## Records supplied

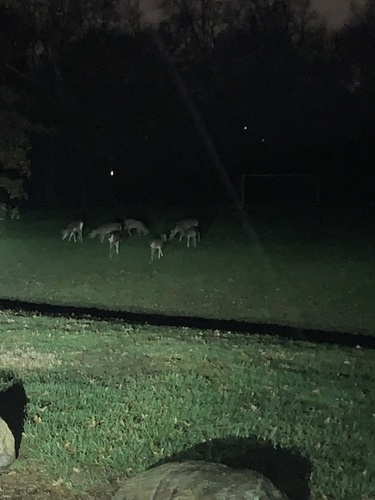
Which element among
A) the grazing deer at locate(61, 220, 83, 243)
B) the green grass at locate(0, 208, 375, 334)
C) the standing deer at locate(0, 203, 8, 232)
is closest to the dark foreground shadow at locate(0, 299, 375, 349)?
the green grass at locate(0, 208, 375, 334)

## Aim of the task
Reproduce the records above word for word, leaving out the pictures.

## Answer below
Which element among
A) the grazing deer at locate(61, 220, 83, 243)
B) the green grass at locate(0, 208, 375, 334)
C) the standing deer at locate(0, 203, 8, 232)
is closest to the dark foreground shadow at locate(0, 299, 375, 349)?
the green grass at locate(0, 208, 375, 334)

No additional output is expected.